§ YOUR TASK
Could you repeat the listing below word for word, leaving the pictures out of your reply?

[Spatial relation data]
• • • •
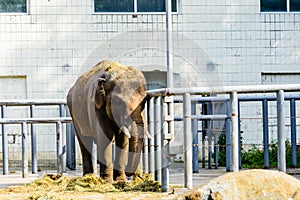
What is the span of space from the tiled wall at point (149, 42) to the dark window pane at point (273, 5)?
7.5 inches

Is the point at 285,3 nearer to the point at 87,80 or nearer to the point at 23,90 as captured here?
the point at 23,90

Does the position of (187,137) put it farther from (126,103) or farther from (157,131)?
(126,103)

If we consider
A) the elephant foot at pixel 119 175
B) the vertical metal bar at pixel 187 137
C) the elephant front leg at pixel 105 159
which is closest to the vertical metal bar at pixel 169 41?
the elephant front leg at pixel 105 159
• • • •
§ ANSWER IN FULL
What is the span of space from the tiled wall at point (149, 42) to the dark window pane at point (273, 5)?
7.5 inches

Is the point at 285,3 nearer to the point at 87,80 or nearer to the point at 23,90 as captured here?
the point at 23,90

Does the position of (187,137) put it farther from (126,103) or farther from (157,131)?
(126,103)

If we consider
A) the elephant foot at pixel 119 175
B) the vertical metal bar at pixel 187 137
C) the elephant front leg at pixel 105 159
which is closest to the vertical metal bar at pixel 169 41?
the elephant front leg at pixel 105 159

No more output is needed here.